» Liste d'activités
(a) Quelles sont les choses que la Fondation promeut, selon l'entretien sur la Fondation Croix-Rouge française, pour faire avancer l'action au service des plus vulnérables ? Énumérez-les toutes.
(b) D'après l'entretien sur la Fondation Croix-Rouge française, depuis quand le système humanitaire connaît-il des mutations plus profondes que ses évolutions antérieures ?
(c) Poursuivez l'entretien sur la Fondation Croix-Rouge française après sa dernière phrase.

=== Bloc de texte ===

Face aux défis internes et externes sans précédent auxquels font face les organisations du secteur humanitaire et social, la Fondation de la Croix-Rouge française propose une approche novatrice : celle de la recherche pour apprendre, s’adapter et accompagner les personnes fragiles, pendant et entre les crises. La Fondation, qui a fêté en octobre dernier 10 ans d’engagement pour la recherche humanitaire et sociale, promeut la connaissance scientifique, la réflexion éthique et l’innovation sociale pour faire avancer l’action au service des plus vulnérables.
Virginie Troit, Directrice de la Fondation Croix-Rouge française, nous éclaire sur l’importance vitale de la recherche ainsi que sa valorisation pour les praticiens de l’aide humanitaire.
Le 26 octobre dernier, la Fondation Croix-Rouge française a mis en discussion 10 ans de recherche au cœur des vulnérabilités à travers une conférence internationale et la sortie d’une publication. Que retenez-vous de cette journée ?
Virginie Troit – Au-delà d’une envie extraordinaire de tous les participants d’avancer sur tous les défis globaux et locaux auxquels ils font tous face dans leur rôle respectif, principalement, la confirmation que nous sommes sur la bonne route et que nous devons absolument persévérer sur les missions qui sont les nôtres et en collectif. Non seulement comme entité de la famille Croix-Rouge française, mais aussi pour contribuer aux dynamiques scientifiques au sein du Mouvement international de la Croix-Rouge et du Croissant-Rouge et de notre champ professionnel.
Nous avons été les premiers impressionnés par la communauté d’universitaires, de collègues praticiens et d’étudiants motivés que cette journée a mobilisés à Sciences Po Paris et de la richesse de leur dialogue. Un tel évènement nous a permis non seulement de faire le point sur les questions de recherche que nous avons lancées, mais aussi sur les méthodes utilisées et les résultats obtenus. Il s’agissait également pour nous de partager à travers les tables rondes et notre publication L’Essentiel, 10 ans de recherche au cœur des vulnérabilités, la fécondité que nous observons au quotidien à la Fondation, d’une collaboration renforcée entre chercheurs et acteurs de l’action humanitaire et sociale.
Pour en savoir plus sur l’Essentiel scientifique et consulter l’ouvrage
La première table ronde était consacrée à la « Transition humanitaire ». Qu’entendez-vous par « Transition humanitaire » et quel rôle la Croix-Rouge française joue-t-elle sur cette question ?
Virginie Troit – La Fondation, en tant qu’initiative de la Croix-Rouge française, a développé la notion de transition humanitaire, car le secteur en avait besoin, à l’instar de la transition écologique, énergétique ou alimentaire. En effet, depuis la fin des années 1990, le système humanitaire fait l’expérience de mutations qui sont plus profondes que les évolutions qu’il a connues au fil des grandes crises du 20e siècle. Il s’agit d’un changement de paradigme que nous devons absolument décrypter et anticiper pour être mieux préparés.

=== Données fournies ===

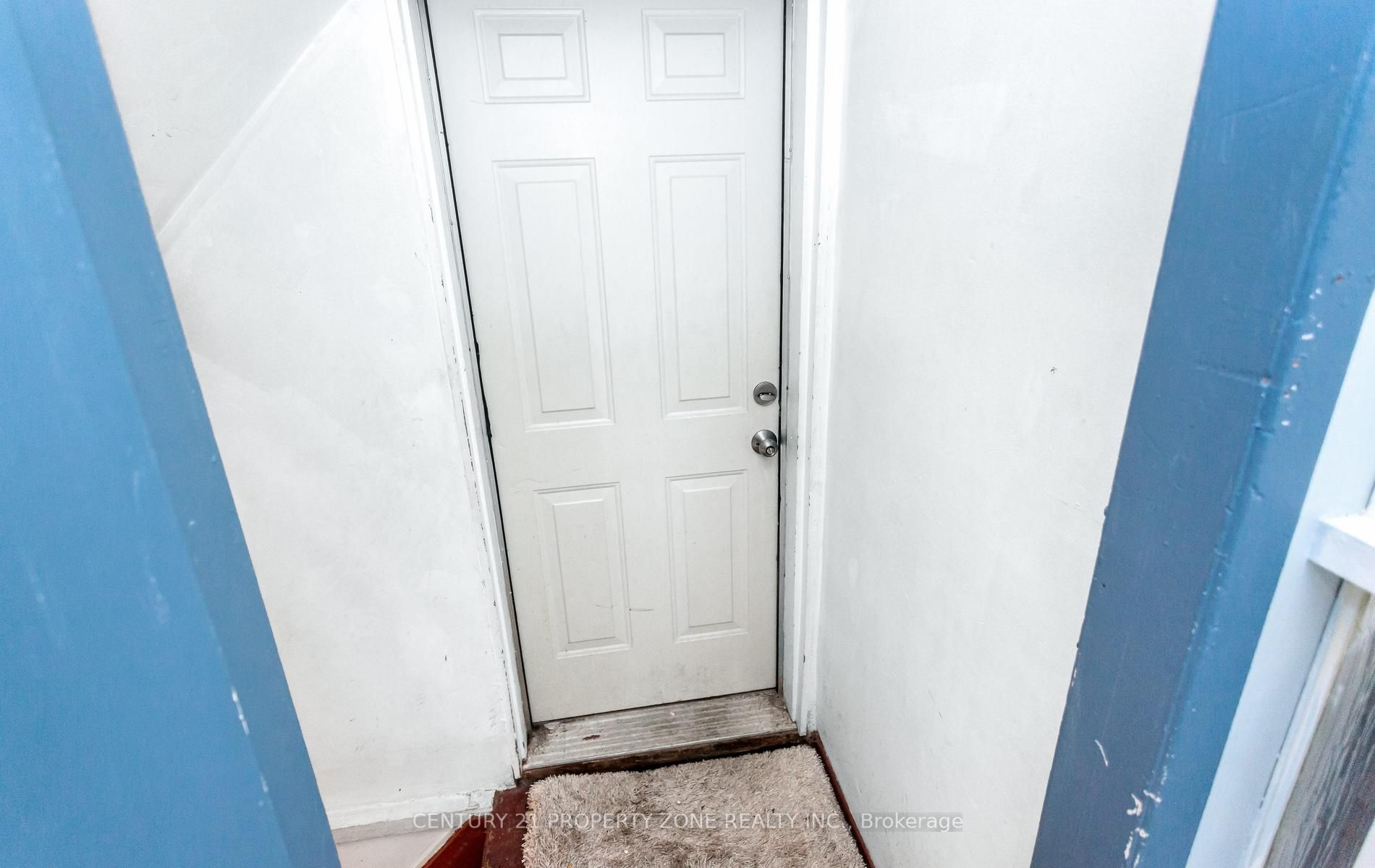 17 Hillbank Trail Property Photo 32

===

» Réponses par tâche
(a) La connaissance scientifique, la réflexion éthique et l'innovation sociale.

(b) Depuis la fin des années 1990.

(c)
La transformation des crises qui durent et se juxtaposent à des échelles sans précédent, l’atténuation de la frontière entre guerre et paix, l’entrée en scène de nouveaux acteurs et bailleurs, de pratiques émergentes comme le transfert de liquidités, dopées par les nouvelles technologies, les nouvelles donnes géopolitiques où la souveraineté des États s’exprime plus fermement sont autant de données qui doivent enrichir nos approches opérationnelles, institutionnelles et éthiques dans la relation entre la personne accompagnée et l’accompagnant.
La table ronde a révélé la possibilité de ne plus avoir un seul, mais plusieurs systèmes humanitaires que nous devons comprendre, la priorité de concrétisation l’inclusion des pays du Sud, que ce soit pour les organisations humanitaires locales ou les chercheurs les plus à proximité des crises, l’absolue nécessité de revenir à la démarche éthique, notamment dans le soin.
Une seconde table ronde était consacrée à l’expérience migratoire. Que nous disent les chercheurs que vous avez accompagnés sur la situation et en quoi leurs contributions permettent-elles d’améliorer les pratiques humanitaires existantes ?
Virginie Troit –
Les travaux en sciences humaines et sociales que nous avons soutenus s’attachent à mieux comprendre les trajectoires de (sur)vie des exilés, à produire de nouvelles connaissances sur les conditions de leur accueil et leur parcours. Aussi, elle a mis en lumière les expériences des personnes en première ligne, de l’initiative citoyenne individuelle aux structures formelles en passant par l’action des diasporas. Sur un sujet hautement politisé, il s’agit d’aller observer les phénomènes, de recueillir les vécus pour nourrir avec méthode les politiques et programmes de la société civile, éviter à tout prix les stéréotypes et fausses idées qui pourraient compromettre les actions de solidarité.
La table ronde a montré la valeur ajoutée de croiser les regards de la sociologie, de la géographie, de la science politique avec des ONG comme SOS Méditerranée ou Médecins du Monde et des consortia de recherche uniques comme l’Institut Convergences Migrations pour insister sur les manques d’analyses sur les questions du genre, encore trop sous-estimée, la criminalisation de la solidarité, la fabrique des discours, la mobilisation des corpus juridiques entre droit national et international.
Nous savons que le changement climatique actuel conduit à une intensification de la fréquence et de l’intensité des catastrophes naturelles. Que nous dit la recherche sur comment penser et affronter les désastres à venir ?
Virginie Troit – La table ronde dédiée à ce sujet, en continuité des travaux que nous avons menés en Afrique subsaharienne, en France métropolitaine et dans les territoires ultra-marins a montré que les sciences sociales peuvent changer la donne pour comprendre les effets du changement climatique sur la santé, améliorer la préparation des populations et des bénévoles, comprendre les conséquences des catastrophes sur la cohésion sociale, ou encore les facteurs de vulnérabilité des territoires. Notamment, la question des représentations et des perceptions est particulièrement importante pour assurer que les dispositifs en place fonctionnent, sont efficaces et respectueux des personnes fragiles.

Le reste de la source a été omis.